▶ Datos de la tarea:
· · · · ·

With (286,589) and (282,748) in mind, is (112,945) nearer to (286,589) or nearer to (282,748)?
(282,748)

· · · · ·

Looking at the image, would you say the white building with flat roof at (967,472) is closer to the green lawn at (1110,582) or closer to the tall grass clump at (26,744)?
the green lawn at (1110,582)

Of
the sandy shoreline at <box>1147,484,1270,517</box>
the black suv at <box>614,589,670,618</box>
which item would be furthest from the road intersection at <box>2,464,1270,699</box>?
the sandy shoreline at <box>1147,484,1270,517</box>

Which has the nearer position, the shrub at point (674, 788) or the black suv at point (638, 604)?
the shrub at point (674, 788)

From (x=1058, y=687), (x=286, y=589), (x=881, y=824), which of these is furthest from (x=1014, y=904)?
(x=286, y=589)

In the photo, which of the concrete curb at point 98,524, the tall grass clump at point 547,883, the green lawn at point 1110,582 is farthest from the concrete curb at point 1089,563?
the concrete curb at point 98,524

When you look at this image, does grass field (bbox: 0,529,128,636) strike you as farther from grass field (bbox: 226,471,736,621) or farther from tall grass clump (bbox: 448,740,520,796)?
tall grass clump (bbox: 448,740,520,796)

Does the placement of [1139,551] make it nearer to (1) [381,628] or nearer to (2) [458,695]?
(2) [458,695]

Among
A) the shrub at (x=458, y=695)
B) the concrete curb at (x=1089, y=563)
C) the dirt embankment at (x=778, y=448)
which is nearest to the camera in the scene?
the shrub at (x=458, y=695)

· · · · ·

▶ Tarea a realizar: Indica cuántas líneas de arriba contienen la cadena "point", distinguiendo entre mayúsculas y minúsculas. Responde únicamente con el número.

▶ Solución del ejercicio: 4